— begin Listing —

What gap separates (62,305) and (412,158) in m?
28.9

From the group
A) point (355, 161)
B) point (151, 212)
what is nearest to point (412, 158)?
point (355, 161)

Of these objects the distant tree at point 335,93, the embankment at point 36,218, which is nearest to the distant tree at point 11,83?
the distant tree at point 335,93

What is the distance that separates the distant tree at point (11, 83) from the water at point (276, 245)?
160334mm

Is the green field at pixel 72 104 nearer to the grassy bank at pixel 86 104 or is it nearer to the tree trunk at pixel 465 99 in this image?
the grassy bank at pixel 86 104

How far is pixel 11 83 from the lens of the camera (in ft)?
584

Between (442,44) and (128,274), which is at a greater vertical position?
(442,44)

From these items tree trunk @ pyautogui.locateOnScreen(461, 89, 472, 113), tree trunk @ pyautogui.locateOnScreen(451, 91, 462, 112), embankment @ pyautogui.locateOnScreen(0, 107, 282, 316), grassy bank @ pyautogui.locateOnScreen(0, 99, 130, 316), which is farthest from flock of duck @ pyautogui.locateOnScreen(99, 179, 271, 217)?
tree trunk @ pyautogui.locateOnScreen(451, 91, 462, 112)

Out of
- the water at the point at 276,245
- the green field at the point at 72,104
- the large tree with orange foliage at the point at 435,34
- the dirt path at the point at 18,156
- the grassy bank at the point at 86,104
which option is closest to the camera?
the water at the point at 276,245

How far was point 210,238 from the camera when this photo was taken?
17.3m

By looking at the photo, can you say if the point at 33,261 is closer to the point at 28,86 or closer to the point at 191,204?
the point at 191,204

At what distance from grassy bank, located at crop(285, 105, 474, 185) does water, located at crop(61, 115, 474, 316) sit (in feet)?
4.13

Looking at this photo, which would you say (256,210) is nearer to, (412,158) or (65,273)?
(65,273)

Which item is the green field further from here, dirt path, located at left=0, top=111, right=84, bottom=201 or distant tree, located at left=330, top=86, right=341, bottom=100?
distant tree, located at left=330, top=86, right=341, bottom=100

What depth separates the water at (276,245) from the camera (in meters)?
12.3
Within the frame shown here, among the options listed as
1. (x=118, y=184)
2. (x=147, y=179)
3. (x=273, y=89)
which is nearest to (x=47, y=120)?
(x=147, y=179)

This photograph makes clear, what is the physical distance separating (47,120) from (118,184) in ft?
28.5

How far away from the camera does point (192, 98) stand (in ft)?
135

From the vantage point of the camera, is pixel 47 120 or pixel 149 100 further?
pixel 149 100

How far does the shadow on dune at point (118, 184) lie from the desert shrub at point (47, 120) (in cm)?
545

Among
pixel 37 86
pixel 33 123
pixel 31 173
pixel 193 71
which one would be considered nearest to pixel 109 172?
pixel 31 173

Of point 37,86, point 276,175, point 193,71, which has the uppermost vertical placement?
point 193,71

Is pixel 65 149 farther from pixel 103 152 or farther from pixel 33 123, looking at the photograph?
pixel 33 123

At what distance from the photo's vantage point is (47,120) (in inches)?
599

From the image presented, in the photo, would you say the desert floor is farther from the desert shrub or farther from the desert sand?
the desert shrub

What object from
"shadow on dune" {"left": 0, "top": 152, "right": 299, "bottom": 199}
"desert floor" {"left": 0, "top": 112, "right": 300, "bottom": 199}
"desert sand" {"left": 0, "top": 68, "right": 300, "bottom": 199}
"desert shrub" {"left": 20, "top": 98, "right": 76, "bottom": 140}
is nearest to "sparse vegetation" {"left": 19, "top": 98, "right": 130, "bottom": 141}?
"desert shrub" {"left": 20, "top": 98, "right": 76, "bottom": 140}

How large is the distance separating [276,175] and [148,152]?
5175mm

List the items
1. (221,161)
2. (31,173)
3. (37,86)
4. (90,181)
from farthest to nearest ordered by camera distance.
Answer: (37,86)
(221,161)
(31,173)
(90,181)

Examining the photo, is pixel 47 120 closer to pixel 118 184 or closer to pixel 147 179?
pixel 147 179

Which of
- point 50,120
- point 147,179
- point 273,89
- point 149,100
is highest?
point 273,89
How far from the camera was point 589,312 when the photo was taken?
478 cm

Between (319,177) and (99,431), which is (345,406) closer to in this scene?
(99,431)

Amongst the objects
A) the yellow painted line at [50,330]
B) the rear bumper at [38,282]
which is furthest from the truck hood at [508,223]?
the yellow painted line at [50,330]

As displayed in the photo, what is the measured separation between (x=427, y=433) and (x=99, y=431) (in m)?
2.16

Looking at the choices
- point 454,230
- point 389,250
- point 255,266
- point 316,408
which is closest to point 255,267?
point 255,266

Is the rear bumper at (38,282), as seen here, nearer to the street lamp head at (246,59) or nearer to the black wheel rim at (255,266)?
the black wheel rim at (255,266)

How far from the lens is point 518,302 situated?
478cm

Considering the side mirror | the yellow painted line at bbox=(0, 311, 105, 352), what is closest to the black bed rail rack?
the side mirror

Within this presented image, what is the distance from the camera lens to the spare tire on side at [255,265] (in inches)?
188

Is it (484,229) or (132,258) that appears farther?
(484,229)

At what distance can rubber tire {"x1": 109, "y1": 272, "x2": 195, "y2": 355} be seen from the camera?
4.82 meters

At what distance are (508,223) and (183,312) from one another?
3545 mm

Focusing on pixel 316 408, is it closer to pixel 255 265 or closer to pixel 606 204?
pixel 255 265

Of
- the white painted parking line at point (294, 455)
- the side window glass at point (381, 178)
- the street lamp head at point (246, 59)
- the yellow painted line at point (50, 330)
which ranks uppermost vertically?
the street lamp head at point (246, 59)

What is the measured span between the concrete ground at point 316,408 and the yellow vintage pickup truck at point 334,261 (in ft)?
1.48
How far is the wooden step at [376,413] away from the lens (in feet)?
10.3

— end Listing —

Stated goal >> Every entry in the listing must be retyped exactly.

Worked solution >>
What gap separates (62,305) and (412,158) in m?
28.9

From the group
A) point (355, 161)
B) point (151, 212)
what is nearest to point (412, 158)?
point (355, 161)

Of these objects the distant tree at point 335,93, the embankment at point 36,218, which is nearest to the distant tree at point 11,83?
the distant tree at point 335,93

What is the distance that separates the distant tree at point (11, 83) from the water at point (276, 245)?
160334mm

Is the green field at pixel 72 104 nearer to the grassy bank at pixel 86 104 or is it nearer to the tree trunk at pixel 465 99 in this image?
the grassy bank at pixel 86 104

How far is pixel 11 83 from the lens of the camera (in ft)?
584

Between (442,44) and (128,274), which is at a greater vertical position?
(442,44)

From these items tree trunk @ pyautogui.locateOnScreen(461, 89, 472, 113), tree trunk @ pyautogui.locateOnScreen(451, 91, 462, 112), embankment @ pyautogui.locateOnScreen(0, 107, 282, 316), grassy bank @ pyautogui.locateOnScreen(0, 99, 130, 316), which is farthest from flock of duck @ pyautogui.locateOnScreen(99, 179, 271, 217)?
tree trunk @ pyautogui.locateOnScreen(451, 91, 462, 112)

Out of
- the water at the point at 276,245
- the green field at the point at 72,104
- the large tree with orange foliage at the point at 435,34
- the dirt path at the point at 18,156
- the grassy bank at the point at 86,104
which option is closest to the camera?
the water at the point at 276,245

How far was point 210,238 from the camera when this photo was taken?
17.3m

By looking at the photo, can you say if the point at 33,261 is closer to the point at 28,86 or closer to the point at 191,204?
the point at 191,204

At what distance from grassy bank, located at crop(285, 105, 474, 185) does water, located at crop(61, 115, 474, 316) sit (in feet)?
4.13

Looking at this photo, which would you say (256,210) is nearer to, (412,158) or (65,273)?
(65,273)

Which item is the green field further from here, dirt path, located at left=0, top=111, right=84, bottom=201 or distant tree, located at left=330, top=86, right=341, bottom=100?
distant tree, located at left=330, top=86, right=341, bottom=100

What depth separates the water at (276,245) from the camera (in meters)?
12.3
Within the frame shown here, among the options listed as
1. (x=118, y=184)
2. (x=147, y=179)
3. (x=273, y=89)
which is nearest to (x=47, y=120)?
(x=147, y=179)

This photograph makes clear, what is the physical distance separating (47,120) from (118,184) in ft?
28.5

How far away from the camera does point (192, 98) stand (in ft)?
135

From the vantage point of the camera, is pixel 47 120 or pixel 149 100 further?
pixel 149 100

How far does the shadow on dune at point (118, 184) lie from the desert shrub at point (47, 120) (in cm)?
545

Among
pixel 37 86
pixel 33 123
pixel 31 173
pixel 193 71
which one would be considered nearest to pixel 109 172?
pixel 31 173

Of point 37,86, point 276,175, point 193,71, which has the uppermost vertical placement?
point 193,71

Is pixel 65 149 farther from pixel 103 152 or farther from pixel 33 123, looking at the photograph?
pixel 33 123

At what distance from the photo's vantage point is (47,120) (in inches)?
599

From the image presented, in the photo, would you say the desert floor is farther from the desert shrub or farther from the desert sand?
the desert shrub

What object from
"shadow on dune" {"left": 0, "top": 152, "right": 299, "bottom": 199}
"desert floor" {"left": 0, "top": 112, "right": 300, "bottom": 199}
"desert sand" {"left": 0, "top": 68, "right": 300, "bottom": 199}
"desert shrub" {"left": 20, "top": 98, "right": 76, "bottom": 140}
is nearest to "sparse vegetation" {"left": 19, "top": 98, "right": 130, "bottom": 141}?
"desert shrub" {"left": 20, "top": 98, "right": 76, "bottom": 140}

How large is the distance separating [276,175] and [148,152]?
5175mm

List the items
1. (221,161)
2. (31,173)
3. (37,86)
4. (90,181)
from farthest to nearest ordered by camera distance.
Answer: (37,86)
(221,161)
(31,173)
(90,181)

Examining the photo, is pixel 47 120 closer to pixel 118 184 or closer to pixel 147 179?
pixel 147 179

Which of
- point 50,120
- point 147,179
- point 273,89
- point 149,100
is highest?
point 273,89
How far from the camera was point 589,312 when the photo was taken?
478 cm

Between (319,177) and (99,431), which is (345,406) closer to in this scene?
(99,431)

Amongst the objects
A) the yellow painted line at [50,330]
B) the rear bumper at [38,282]
which is furthest from the truck hood at [508,223]?
the yellow painted line at [50,330]

As displayed in the photo, what is the measured separation between (x=427, y=433) and (x=99, y=431) (in m)?
2.16

Looking at the choices
- point 454,230
- point 389,250
- point 255,266
- point 316,408
which is closest to point 255,267?
point 255,266

Is the rear bumper at (38,282), as seen here, nearer to the street lamp head at (246,59) or nearer to the black wheel rim at (255,266)?
the black wheel rim at (255,266)

How far from the lens is point 518,302 situated?
478cm

Considering the side mirror | the yellow painted line at bbox=(0, 311, 105, 352), what is closest to the black bed rail rack?
the side mirror

Within this presented image, what is the distance from the camera lens to the spare tire on side at [255,265] (in inches)?
188

Is it (484,229) or (132,258) that appears farther?
(484,229)

At what distance can rubber tire {"x1": 109, "y1": 272, "x2": 195, "y2": 355} be seen from the camera?
4.82 meters

At what distance are (508,223) and (183,312) from one another?
3545 mm

Focusing on pixel 316 408, is it closer to pixel 255 265 or closer to pixel 606 204?
pixel 255 265

Of
- the white painted parking line at point (294, 455)
- the side window glass at point (381, 178)
- the street lamp head at point (246, 59)
- the yellow painted line at point (50, 330)
which ranks uppermost vertically?
the street lamp head at point (246, 59)

What is the measured span between the concrete ground at point 316,408 and the yellow vintage pickup truck at point 334,261 (in ft)?
1.48
How far is the wooden step at [376,413] away from the lens (in feet)?
10.3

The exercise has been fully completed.